Exercise text:
Madras High Court
Himu Accessories (Private) Ltd. vs The Assistant Commissioner Of Central ... on 25 November, 2004
Author: V. Kanagaraj
Bench: V. Kanagaraj
ORDER V. Kanagaraj, J.
1. The above Writ Petition has been filed by the petitioner praying to issue a Writ of Certiorari to call for the records relating to the proceedings of the third respondent/Customs, Excise and Gold Control Appellate Tribunal in Order No. 1051/97, dated 10.4.1997, confirming the order of the Commissioner (Appeals) dated 30.10.1995 in A. No. 190/1995(M), confirming the order of the Assistant Commissioner of Central Excise dated 28.3.1995 and quash the same.

Supplied data:
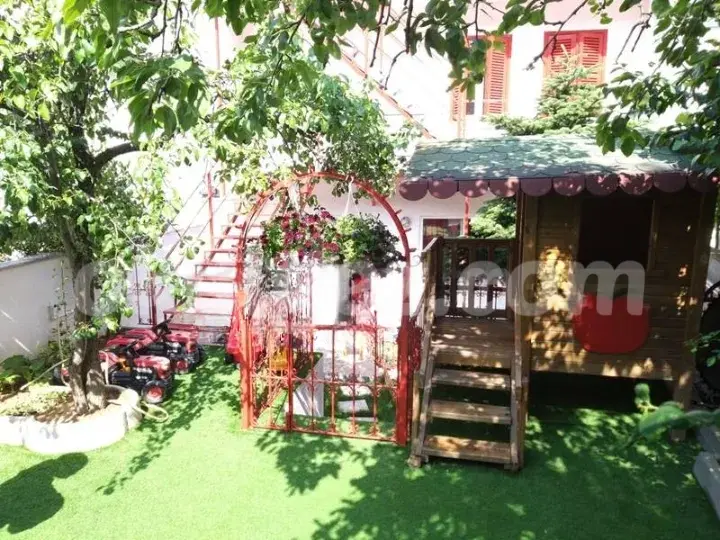 Özel Ateş Böceği Anaokulu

What to work on:
- A) Using the court order, decide whether each statement agrees with it. Give yes or no for each, quoting the deciding words from the court order.
(i) The Tribunal's order is dated 10.4.1997.
(ii) The Commissioner (Appeals) set aside the order of the Assistant Commissioner of Central Excise.
(iii) The petitioner asks for a Writ of Mandamus.
- B) Translate this sentence from the court order into Spanish: "The above Writ Petition has been filed by the petitioner praying to issue a Writ of Certiorari to call for the records relating to the proceedings of the third respondent/Customs, Excise and Gold Control Appellate Tribunal in Order No. 1051/97, dated 10.4.1997, confirming the order of the Commissioner (Appeals) dated 30.10.1995 in A. No. 190/1995(M), confirming the order of the Assistant Commissioner of Central Excise dated 28.3.1995 and quash the same."
- C) Resume the court order in the Himu Accessories writ petition after its last sentence.
Nothing in the lines is needed.

Task-by-task results:
- A)
(i) Yes: "in Order No. 1051/97, dated 10.4.1997"
(ii) No: "confirming the order of the Assistant Commissioner of Central Excise dated 28.3.1995"
(iii) No: "praying to issue a Writ of Certiorari"

- B) La presente Petición de Writ ha sido presentada por el peticionario, quien solicita que se expida un Writ of Certiorari para requerir los autos relativos a las actuaciones del tercer demandado/Tribunal de Apelación de Aduanas, Impuestos Especiales y Control del Oro en la Orden n.º 1051/97, de fecha 10.4.1997, que confirma la orden del Comisionado (Apelaciones) de fecha 30.10.1995 en A. n.º 190/1995(M), que a su vez confirma la orden del Comisionado Adjunto de Impuestos Especiales Centrales de fecha 28.3.1995, y que se anule la misma.

- C)
2. In the affidavit filed in support of the above writ petition, the petitioner would submit that the petitioner is engaged in the manufacture of Excisable goods falling under Chapter 87 of the Central Excise Tariff Act, 1985; that the petitioner is eligible to avail Modvat Credit for the inputs received by it; that petitioner has availed higher Notional Credit as provided for under Rule 57-B in respect of inputs received from Small Scale Industries eligible for concession under Central Excise Notification No. 175/86 to the tune of Rs. 2,36,471.50 in RG-23A Part II on 18.8.1993 in respect of inputs received during 1.4.1992 to 21.11.1992.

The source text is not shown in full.